Personal income tax and corporate excise tax are the most significant components of the state General Fund, and property tax is the most significant local tax in Oregon. Oregon does not have a state sales tax.
Personal Income Tax
Oregon residents and nonresidents who earn income in Oregon pay personal income tax. Oregon’s taxable income is the same as federal taxable income with some adjustments. Tax rates range from 5% to 9.9%
of taxable income. After deductions and credits, the average effective tax rate
is about 6%
of adjusted gross income. Since 1993, the income tax brackets have been indexed to changes in the Consumer Price Index. The current standard deduction is $4,350 on a joint return, $2,175 on single and married filing separate returns, and $3,500 for a head of household return.
The personal income tax is the largest source of state tax revenue. In January 2010, Oregon voters approved Ballot Measure 66, which made two changes to personal
income tax calculations. First, it established new tax brackets for adjusted gross
(single filers) and $250,000 (joint filers) and phased out the federal tax subtraction for those same filers. Second, it allowed a one-year tax exclusion of the first $2,400 of unemployment benefits, as does federal tax law.
Corporations that do, or are authorized to do business in Oregon, pay an excise tax. Corporations not doing, or that are not authorized to do, business in Oregon, but that have income from an Oregon source, pay income tax. The tax rate is 6.6% on Oregon taxable income of $1 million or less and 7.6% on Oregon taxable income above $1 million. There is a minimum excise tax of $150.
The corporate excise and income tax is the second largest source of state tax revenue. Oregon voters approved Ballot Measure 67 in January 2010. The measure made three changes to Oregon corporate taxation. First, it increased the minimum corporate tax from $10 to $150. Second, it instituted a new corporate income tax rate structure that applies a marginal rate of 7.9% to corporate net income above $250,000 in tax years 2009 and 2010. For 2011 and 2012, the rate dropped to 7.6%. In 2013, the marginal rate was 7.6% for net income above $10 million and 6.6% for net income below $10 million. Third, it established higher rates for corporate filing fees with the secretary of state.
Property tax rates differ across Oregon. The rate depends on the tax rate
approved by local voters and the limits established by the Oregon Constitution.
Most properties are taxed by a number of districts, such as a city, county, school
district, community college, fire district, or port. The total tax rate on any particular property is calculated by adding all the local taxing district rates in the area. The total tax rate is then multiplied by the assessed value of the property. The county assessor verifies the tax rates and levies submitted by each local taxing district on an annual basis. The county tax collector collects the taxes and distributes the funds to the local districts.
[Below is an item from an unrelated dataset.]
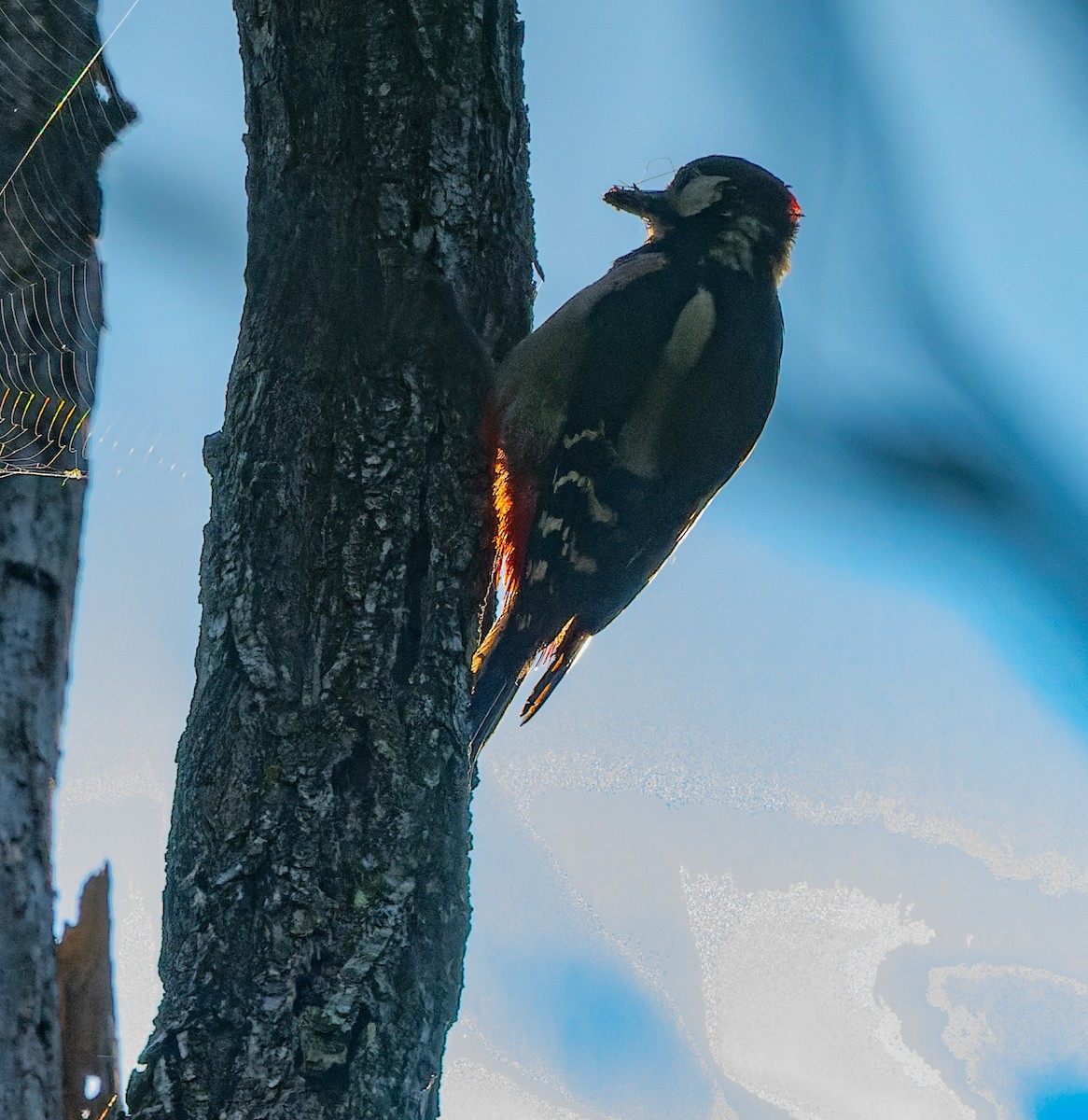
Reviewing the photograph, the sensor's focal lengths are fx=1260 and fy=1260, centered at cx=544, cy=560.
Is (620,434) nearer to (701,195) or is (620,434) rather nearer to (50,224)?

Taxable property includes real property, mobile homes, and some tangible personal property used by business. The state and each county assessor determine the value of property in each county. Measure 5, which was passed by the voters in November 1990, restricted non-school taxes on any property to $10 per $1,000 of real market value. It restricted school taxes on any property to $5 per $1,000 of real market value.
Measure 50 was passed by the voters in May 1997. Measure 50 added another limit to the Measure 5 limits. Now, each property has a real market value and an assessed
value. Each taxing district has a fixed, permanent tax rate for operations. Districts may not increase this rate.
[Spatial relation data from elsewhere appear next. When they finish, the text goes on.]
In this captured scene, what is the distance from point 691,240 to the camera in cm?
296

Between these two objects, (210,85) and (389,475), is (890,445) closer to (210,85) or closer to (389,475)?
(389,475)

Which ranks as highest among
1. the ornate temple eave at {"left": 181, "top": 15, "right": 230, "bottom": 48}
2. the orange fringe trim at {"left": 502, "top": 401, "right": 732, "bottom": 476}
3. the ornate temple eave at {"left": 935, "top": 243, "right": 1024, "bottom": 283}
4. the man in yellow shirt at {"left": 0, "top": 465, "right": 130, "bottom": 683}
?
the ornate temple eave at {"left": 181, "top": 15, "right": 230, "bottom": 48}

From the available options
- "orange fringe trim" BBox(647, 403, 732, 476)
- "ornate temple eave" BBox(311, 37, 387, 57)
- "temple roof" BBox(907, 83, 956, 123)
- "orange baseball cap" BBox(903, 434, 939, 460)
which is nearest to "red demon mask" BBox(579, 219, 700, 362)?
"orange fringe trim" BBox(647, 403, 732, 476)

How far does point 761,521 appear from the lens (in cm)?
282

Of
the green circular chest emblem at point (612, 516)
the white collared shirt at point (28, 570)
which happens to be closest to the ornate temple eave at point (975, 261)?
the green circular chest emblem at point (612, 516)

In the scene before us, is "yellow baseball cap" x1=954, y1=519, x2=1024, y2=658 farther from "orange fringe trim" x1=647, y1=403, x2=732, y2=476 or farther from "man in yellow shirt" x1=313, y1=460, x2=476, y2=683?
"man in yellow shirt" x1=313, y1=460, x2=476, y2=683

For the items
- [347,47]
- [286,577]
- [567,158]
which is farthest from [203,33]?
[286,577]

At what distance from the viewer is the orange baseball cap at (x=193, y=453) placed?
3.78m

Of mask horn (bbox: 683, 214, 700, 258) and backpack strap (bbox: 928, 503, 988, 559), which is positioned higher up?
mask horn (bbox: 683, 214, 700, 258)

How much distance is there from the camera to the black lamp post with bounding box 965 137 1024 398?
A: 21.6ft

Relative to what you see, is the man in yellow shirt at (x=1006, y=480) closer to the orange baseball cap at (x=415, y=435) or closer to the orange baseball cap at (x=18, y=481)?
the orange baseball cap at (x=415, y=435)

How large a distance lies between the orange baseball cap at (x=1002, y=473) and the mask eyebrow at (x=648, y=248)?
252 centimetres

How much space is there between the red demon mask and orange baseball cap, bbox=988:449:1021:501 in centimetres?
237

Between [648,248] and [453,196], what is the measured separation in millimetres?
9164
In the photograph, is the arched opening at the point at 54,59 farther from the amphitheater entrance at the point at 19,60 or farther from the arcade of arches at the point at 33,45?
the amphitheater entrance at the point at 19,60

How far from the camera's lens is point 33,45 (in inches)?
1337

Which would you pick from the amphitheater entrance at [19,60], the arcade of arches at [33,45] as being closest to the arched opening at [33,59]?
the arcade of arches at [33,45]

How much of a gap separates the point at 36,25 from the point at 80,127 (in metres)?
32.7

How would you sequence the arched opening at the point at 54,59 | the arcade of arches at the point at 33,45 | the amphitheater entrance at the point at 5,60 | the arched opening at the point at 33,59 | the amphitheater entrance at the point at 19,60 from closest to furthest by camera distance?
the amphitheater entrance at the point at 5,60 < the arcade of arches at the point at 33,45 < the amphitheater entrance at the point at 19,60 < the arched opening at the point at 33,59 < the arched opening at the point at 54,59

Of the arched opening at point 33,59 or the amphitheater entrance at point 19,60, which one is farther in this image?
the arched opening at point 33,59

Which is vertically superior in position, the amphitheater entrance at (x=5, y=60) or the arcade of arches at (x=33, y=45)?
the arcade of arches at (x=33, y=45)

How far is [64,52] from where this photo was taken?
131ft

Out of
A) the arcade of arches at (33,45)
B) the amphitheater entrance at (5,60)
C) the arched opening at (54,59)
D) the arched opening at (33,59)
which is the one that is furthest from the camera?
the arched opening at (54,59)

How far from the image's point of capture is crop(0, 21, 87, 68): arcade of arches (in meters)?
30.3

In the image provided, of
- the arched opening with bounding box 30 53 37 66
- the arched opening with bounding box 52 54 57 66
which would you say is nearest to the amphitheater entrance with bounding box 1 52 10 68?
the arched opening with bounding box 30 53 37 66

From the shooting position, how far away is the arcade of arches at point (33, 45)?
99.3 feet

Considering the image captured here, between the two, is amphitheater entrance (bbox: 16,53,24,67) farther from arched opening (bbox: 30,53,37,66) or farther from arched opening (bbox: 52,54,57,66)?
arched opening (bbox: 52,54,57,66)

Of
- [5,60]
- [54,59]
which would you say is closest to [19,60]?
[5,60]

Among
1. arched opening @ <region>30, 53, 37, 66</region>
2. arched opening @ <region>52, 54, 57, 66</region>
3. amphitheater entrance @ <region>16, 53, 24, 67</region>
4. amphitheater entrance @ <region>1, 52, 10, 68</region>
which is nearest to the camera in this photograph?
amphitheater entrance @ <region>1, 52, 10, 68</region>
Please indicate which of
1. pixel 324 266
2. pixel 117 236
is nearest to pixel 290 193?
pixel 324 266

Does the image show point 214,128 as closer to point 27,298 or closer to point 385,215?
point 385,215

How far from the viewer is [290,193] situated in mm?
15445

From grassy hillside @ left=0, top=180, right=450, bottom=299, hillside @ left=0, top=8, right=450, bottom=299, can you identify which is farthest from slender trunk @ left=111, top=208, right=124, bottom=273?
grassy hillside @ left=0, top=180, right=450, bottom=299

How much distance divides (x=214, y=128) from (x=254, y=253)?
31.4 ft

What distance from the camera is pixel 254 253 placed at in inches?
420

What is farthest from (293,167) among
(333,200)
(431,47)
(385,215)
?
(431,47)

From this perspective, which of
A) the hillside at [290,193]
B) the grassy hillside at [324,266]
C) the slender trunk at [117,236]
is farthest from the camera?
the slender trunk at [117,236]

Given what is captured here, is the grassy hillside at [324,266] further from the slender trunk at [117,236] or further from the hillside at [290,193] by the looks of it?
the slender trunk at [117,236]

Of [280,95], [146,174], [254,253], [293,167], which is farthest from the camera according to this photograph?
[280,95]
Voters can approve local option levies for up to 5 years for operations and up to 10 years or the useful life of capital projects, whichever is less. Local option levies require a “double majority” for approval. Measure 50 established the 1997–1998 maximum assessed value as 90% of a property’s 1995–1996 real market value. In subsequent tax years, the assessed value is limited to 3% annual growth until it reaches real market value. The assessed value can never exceed real market value. New property is assessed at the average county ratio of assessed to real market value of existing property of the same class. For 2008–2009, for all classes of property statewide, total assessed value was about 56% of real market value.